Stefanos Tsivopoulos Biography

Stefanos Tsivopoulos' artistic oeuvre encompasses films, photographs and performances. His work is based on a process of layered narratives that involve long periods of research on-site and archival findings. In Tsivopoulos' art, the starting point of a work is always a social or political event and its impact on the collective memory. Tsivopoulos' work prompts the viewer to contemplate how historical events are recorded, remembered and perceived. He exploits the grammar of cinema to investigate the mechanisms of construction of history in a subtle interplay within the present and contemporary society.
Stefanos Tsivopoulos is based in Amsterdam and works between Amsterdam, Athens and New York.

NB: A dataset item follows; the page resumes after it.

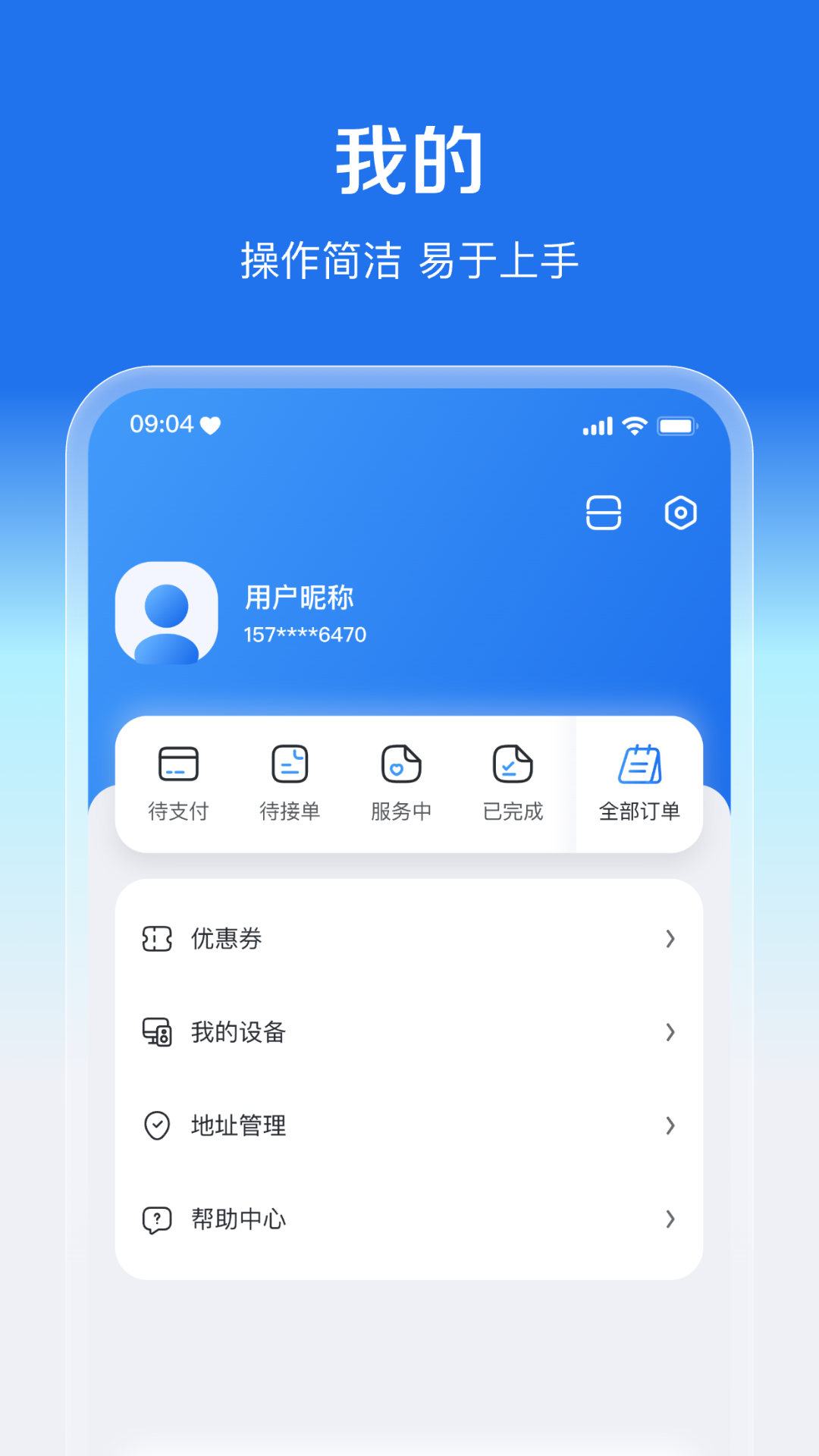 盛兔帮软件封面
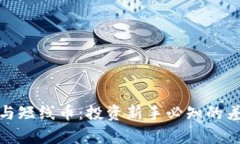 数字货币与短线币：投资新手必知的差异与策略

He has participated in international art-residency programs including Rijksakademie van beeldenden kunst Amsterdam, Netherlands; Platform Garanti Istanbul, Turkey; IASPIS Stockholm, Sweden; and ISCP New York, USA.

He was shortlisted for the 4th edition of DESTE Foundation Prize for Contemporary Greek Art, and the 7th edition of the "Future of Europe Award" Leipzig. He is the recipient of the Golden Cube Award for best video installation at the 25th Kasseler Documentary Film Festival in Kassel, Germany. Recent solo shows include :The Blind Image, ISCP New York, USA; Amnesialand, Heidelberg Kunstverrein, Germany; The Real The Story The Storyteller Smart Project Space Amsterdam, the Netherlands; Lost Monument, Art Forum Berlin, Germany.

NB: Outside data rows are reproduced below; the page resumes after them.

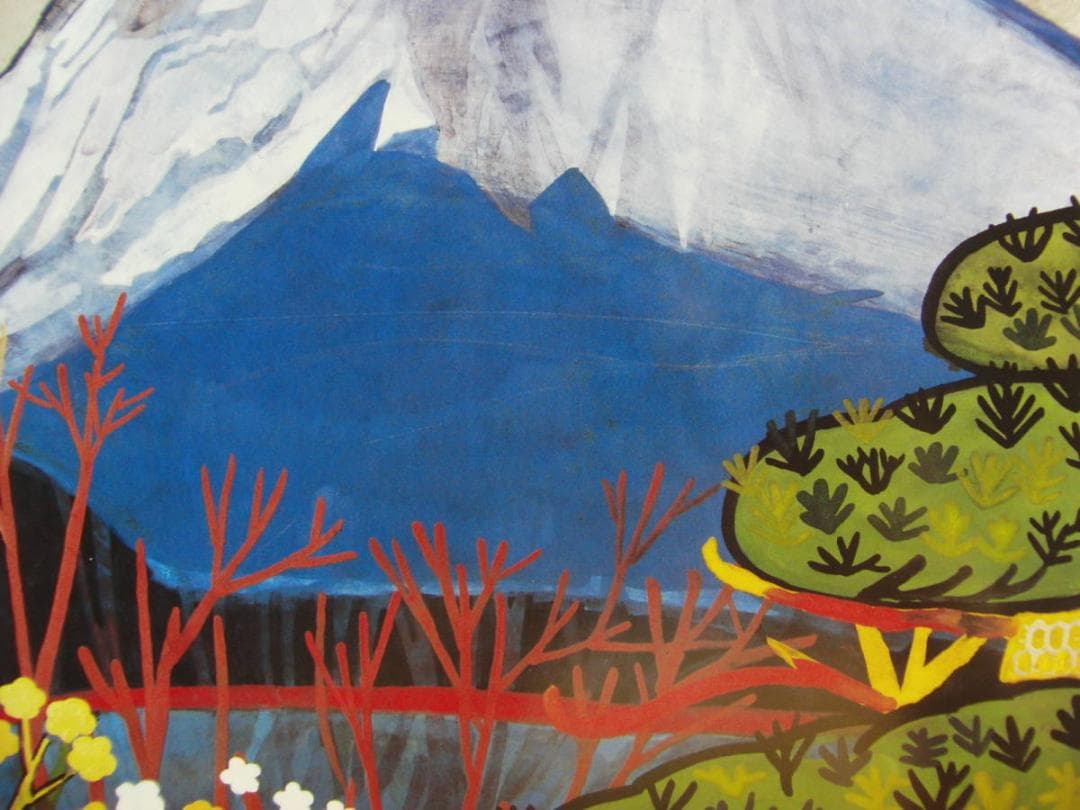 片岡 球子、【梅ほころびそめし富士】、大判、超希少画集・額装画、状態良好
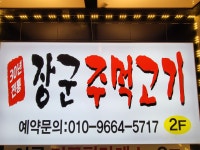 장군주먹고기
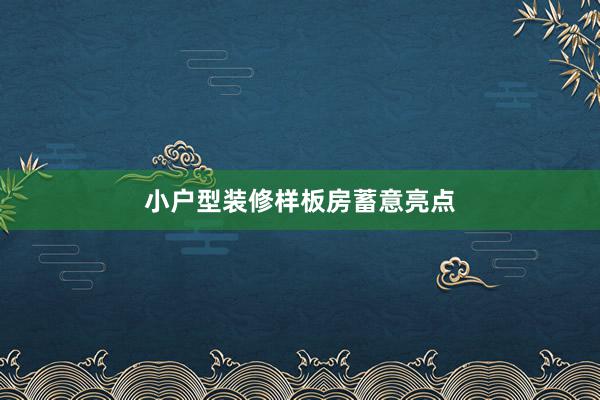 小户型装修样板房蓄意亮点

His work has been further shown in group shows such as The Rest is History, Manifesta 8 Murcia, Spain; On Morality-Act III, Witte de With Rotterdam, the Nethrlands; One Giant Leap, BFI Southbank London, UK; Suspended Spaces, Centre Pompidou Paris, France; Practicing Memory, Fondazione Pistoletto, Biella, Italy; Monitoring, Friedericianum Kunstverein Kassel, Germany; Reading the City, ev+a Biennial Limerick, Ireland; Murmuring Images, Centre Photographique d'Isle Paris, France; Destroy Athens, 1st Athens Biennial, Greece.